Israel lanzó su primera misión con destino lunar
Con el fin de investigar la superficie lunar y fomentar el interés de la generación más joven en la ciencia, la tecnología, la ingeniería y la matemática, Israel lanzó su primera misión no tripulada a la Luna. La nave Bereshit despegó desde Cabo Cañaveral, en Orlando, Estados Unidos, y está previsto que alcance el satélite natural de nuestro planeta el 11 de abril. Además, en el interior de la nave hay una cápsula del tiempo con información del Estado de Israel y testimonios de un sobreviviente del Holocausto.
Diego Saikin, un ingeniero argentino radicado en Israel, forma parte del proyecto. “Estamos emocionados y con muchas expectativas. No sólo es el debut de Israel en otro cuerpo celeste, sino que es la primera vez que en el mundo se encara una iniciativa así por parte de un grupo no gubernamental. En este caso, lo lidera Space IL, que es una fundación sin fines de lucro”, contó el profesional de 37 años, quien vive desde hace 23 en Israel.

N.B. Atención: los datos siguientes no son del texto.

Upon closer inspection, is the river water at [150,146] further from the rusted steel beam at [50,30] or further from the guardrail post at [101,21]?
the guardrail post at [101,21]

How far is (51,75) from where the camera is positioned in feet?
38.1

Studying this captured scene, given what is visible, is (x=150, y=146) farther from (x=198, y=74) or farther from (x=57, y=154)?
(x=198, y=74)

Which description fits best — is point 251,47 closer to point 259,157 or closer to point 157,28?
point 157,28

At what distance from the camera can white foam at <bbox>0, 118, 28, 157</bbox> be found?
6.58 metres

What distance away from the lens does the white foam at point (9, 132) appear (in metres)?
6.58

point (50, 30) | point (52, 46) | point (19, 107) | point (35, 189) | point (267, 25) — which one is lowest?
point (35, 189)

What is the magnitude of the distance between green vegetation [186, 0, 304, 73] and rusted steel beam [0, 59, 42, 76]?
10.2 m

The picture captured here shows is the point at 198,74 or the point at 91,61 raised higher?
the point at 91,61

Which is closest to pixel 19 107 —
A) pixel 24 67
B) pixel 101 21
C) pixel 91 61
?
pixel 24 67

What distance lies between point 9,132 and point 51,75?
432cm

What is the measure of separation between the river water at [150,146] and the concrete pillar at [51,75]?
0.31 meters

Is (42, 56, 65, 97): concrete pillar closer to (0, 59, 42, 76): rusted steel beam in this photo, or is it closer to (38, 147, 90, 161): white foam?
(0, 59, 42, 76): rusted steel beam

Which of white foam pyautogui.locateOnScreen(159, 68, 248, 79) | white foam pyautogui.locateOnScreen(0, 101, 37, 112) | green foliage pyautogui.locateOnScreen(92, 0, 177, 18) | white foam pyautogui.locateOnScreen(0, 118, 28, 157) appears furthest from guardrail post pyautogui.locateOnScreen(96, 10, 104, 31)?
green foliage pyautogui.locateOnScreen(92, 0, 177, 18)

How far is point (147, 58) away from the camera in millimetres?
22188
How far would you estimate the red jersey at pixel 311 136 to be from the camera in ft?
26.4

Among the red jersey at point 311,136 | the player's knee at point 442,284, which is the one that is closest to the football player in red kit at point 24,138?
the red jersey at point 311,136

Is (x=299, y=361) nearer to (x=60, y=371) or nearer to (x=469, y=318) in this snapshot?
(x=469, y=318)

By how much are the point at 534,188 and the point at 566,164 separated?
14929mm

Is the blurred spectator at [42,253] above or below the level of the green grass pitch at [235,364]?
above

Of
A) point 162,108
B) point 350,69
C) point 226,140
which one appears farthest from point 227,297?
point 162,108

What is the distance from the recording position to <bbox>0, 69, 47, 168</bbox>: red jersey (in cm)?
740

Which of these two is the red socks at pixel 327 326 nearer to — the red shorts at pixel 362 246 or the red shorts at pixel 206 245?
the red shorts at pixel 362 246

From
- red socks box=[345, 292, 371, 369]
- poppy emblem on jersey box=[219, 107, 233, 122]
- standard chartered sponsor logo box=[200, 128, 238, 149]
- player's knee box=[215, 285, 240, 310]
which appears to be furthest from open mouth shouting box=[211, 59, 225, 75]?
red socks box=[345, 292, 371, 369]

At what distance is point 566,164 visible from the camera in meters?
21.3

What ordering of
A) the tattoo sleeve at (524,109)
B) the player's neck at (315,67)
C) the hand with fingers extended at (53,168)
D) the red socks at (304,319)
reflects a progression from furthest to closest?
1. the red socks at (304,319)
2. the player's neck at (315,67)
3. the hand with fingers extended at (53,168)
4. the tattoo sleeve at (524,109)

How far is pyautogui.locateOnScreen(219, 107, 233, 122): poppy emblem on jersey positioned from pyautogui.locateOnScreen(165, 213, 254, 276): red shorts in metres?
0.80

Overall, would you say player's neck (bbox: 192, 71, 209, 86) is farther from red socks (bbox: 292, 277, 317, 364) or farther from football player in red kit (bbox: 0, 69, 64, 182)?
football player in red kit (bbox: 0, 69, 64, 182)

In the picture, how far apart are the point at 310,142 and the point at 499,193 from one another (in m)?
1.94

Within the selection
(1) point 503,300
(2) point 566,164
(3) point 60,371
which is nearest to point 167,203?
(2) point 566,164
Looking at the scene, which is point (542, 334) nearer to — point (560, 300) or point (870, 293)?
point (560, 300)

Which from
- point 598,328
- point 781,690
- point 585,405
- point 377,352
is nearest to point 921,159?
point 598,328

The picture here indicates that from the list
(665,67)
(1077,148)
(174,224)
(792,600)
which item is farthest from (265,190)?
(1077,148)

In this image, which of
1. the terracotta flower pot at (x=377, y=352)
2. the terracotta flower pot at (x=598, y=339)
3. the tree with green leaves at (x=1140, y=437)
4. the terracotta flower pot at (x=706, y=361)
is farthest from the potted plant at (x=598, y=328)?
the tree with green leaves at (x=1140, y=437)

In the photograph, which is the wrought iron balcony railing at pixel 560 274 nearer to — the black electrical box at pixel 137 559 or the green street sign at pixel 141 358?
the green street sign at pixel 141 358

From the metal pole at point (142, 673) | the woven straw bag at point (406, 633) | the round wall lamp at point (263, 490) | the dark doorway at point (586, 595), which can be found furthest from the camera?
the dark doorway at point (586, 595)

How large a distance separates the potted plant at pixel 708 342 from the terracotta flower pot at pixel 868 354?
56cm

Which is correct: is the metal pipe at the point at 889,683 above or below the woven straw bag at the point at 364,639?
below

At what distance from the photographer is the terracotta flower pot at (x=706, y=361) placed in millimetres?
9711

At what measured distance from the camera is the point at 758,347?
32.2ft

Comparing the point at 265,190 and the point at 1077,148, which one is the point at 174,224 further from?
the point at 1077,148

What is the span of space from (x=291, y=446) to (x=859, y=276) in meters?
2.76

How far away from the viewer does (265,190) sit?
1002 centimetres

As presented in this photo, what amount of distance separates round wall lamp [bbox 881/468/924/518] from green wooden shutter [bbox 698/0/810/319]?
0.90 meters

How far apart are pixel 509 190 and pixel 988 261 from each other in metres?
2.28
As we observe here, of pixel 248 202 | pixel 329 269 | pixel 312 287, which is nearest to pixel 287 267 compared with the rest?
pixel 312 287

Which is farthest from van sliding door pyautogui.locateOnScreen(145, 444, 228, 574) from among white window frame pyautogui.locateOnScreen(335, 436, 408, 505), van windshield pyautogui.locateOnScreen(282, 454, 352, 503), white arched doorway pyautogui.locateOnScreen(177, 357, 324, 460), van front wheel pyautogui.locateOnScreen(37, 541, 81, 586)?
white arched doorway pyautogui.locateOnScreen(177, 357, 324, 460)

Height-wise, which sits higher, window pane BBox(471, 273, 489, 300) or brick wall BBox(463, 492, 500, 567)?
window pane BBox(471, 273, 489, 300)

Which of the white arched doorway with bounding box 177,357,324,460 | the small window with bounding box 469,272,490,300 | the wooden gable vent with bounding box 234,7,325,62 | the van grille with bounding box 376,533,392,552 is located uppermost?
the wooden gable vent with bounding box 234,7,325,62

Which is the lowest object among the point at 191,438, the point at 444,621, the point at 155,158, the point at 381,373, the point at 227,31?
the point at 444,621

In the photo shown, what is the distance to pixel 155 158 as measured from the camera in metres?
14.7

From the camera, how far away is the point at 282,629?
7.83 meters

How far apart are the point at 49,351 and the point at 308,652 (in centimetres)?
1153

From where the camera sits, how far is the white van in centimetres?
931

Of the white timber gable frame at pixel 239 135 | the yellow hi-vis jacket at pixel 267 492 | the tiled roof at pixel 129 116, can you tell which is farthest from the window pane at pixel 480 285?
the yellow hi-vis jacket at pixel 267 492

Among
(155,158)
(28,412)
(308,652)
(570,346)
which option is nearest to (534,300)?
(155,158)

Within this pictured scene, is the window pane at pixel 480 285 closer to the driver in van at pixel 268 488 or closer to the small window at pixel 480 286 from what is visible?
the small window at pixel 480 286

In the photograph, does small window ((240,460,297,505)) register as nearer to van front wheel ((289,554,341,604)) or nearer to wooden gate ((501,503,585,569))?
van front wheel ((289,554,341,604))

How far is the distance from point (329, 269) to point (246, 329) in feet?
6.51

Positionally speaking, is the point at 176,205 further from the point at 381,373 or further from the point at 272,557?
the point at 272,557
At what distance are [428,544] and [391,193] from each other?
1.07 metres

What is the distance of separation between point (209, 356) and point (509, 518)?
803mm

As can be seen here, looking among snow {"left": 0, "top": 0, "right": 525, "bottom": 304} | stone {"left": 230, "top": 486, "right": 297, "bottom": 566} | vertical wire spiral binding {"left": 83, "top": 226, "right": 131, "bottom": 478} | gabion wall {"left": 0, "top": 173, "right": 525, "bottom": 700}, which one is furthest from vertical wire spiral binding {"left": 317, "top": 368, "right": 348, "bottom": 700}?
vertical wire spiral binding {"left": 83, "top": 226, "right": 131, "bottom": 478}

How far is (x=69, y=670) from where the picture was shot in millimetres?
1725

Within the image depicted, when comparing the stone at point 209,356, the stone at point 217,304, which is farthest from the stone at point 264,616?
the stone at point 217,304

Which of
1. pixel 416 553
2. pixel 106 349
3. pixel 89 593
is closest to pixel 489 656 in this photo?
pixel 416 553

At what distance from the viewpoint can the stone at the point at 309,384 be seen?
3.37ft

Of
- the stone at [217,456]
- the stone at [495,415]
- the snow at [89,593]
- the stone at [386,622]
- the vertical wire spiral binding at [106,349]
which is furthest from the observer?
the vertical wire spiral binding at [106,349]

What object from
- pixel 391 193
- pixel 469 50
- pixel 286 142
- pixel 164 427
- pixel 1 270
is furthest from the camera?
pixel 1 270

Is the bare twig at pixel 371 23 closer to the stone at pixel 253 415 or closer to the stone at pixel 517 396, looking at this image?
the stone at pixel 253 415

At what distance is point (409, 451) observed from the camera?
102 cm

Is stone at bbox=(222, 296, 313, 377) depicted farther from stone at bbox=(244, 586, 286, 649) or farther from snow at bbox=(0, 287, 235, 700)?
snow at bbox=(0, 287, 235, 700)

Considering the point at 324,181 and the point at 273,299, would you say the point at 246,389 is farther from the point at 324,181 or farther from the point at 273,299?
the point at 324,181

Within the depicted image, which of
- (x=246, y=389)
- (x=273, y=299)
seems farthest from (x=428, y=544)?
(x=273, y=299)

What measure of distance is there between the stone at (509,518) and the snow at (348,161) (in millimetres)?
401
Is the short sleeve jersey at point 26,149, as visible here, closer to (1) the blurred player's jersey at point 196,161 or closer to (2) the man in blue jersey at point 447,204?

Nacido en Avellaneda, Buenos Aires, hizo un primer título en Ingeniería Electrónica y de Computación en Beer Sheva, Israel, y un segundo título en Cibernética y Robótica en Praga, República Checa. Luego, trabajó durante cuatro años en la misión no tripulada que ya encaró su desafío. “En hebreo, Bereshit quiere decir ‘al comienzo’ y, a la vez, son las primeras palabras de la Biblia. Hubo una consulta popular vía redes sociales en Israel y la gente eligió ese nombre para la nave”, comentó Saikin.
El vehículo lunar, sobre el que trabajaron 240 personas y que costó alrededor de 100 millones de dólares, llegó al espacio en el interior de un cohete modelo Falcon 9, de la empresa Space X. A los 32 minutos de haber sido lanzado al espacio, se desprendió Bereshit y en ese instante inició una travesía guiada desde un centro de control ubicado en Israel.
Es el dispositivo más pequeño enviado a la Luna: pesa 150 kilos vacío y 600 con combustible, mide dos metros de diámetro y un metro y medio de alto. A su vez, puede alcanzar los 10 kilómetros por segundo (36.000 kilómetros por hora). Viajará 6,5 millones de kilómetros en órbitas elípticas durante dos meses.
Si la misión es efectiva, Israel se convertirá en el cuarto país en llegar a la Luna. La ex URSS (1966), Estados Unidos (1969) y China (2013), quienes ostentan el logro. “Sería un logro impresionante para un país tan chiquito”, sostuvo el rosarino Leo Vinovezky, quien vive hace 32 años en Israel y es diplomático de la Agencia Espacial Israelí. La intención del proyecto, agregó Vinovezky, es “entender los componentes de los que está hecha la Luna y sus campos magnéticos”. Además, pretenden generar un efecto similar al que tuvo la expedición del Apolo XI, con el primer hombre pisando la Luna. “La idea es que los jóvenes se entusiasmen con las STEM, tanto en Israel como en otras partes del globo”, resalta.
En territorio lunar planean analizar rocas magnetizadas con la colaboración del Instituto de Ciencia Weizmann.